▶ **Supplied records**:
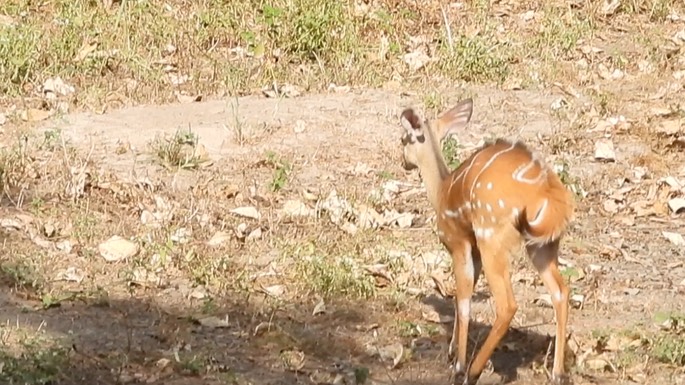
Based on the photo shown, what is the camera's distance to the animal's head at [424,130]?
A: 657cm

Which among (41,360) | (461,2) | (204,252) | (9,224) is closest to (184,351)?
(41,360)

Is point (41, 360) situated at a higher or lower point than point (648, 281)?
higher

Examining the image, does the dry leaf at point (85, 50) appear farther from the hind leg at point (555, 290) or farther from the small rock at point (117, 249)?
the hind leg at point (555, 290)

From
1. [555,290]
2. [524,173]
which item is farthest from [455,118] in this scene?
[555,290]

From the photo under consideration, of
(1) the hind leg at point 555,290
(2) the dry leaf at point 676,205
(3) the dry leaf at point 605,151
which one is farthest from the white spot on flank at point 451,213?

▶ **Directive**: Retype every line of the records above word for word, leaving out the pictures.

▶ **Result of the task**:
Based on the photo shown, what is the camera's distance to the animal's head at [424,130]?
A: 657cm

Which among (41,360) | (461,2) | (204,252) | (9,224) is closest to (184,351)?
(41,360)

Is point (41, 360) situated at a higher or lower point than point (648, 281)?
higher

Examining the image, does the dry leaf at point (85, 50) appear farther from the hind leg at point (555, 290) or farther from the small rock at point (117, 249)?
the hind leg at point (555, 290)

From
1. [555,290]
2. [524,173]
which item is farthest from [455,118] in this scene?
[555,290]

From the photo under consideration, of
(1) the hind leg at point 555,290
(2) the dry leaf at point 676,205
(3) the dry leaf at point 605,151
which one is farthest from the white spot on flank at point 451,213?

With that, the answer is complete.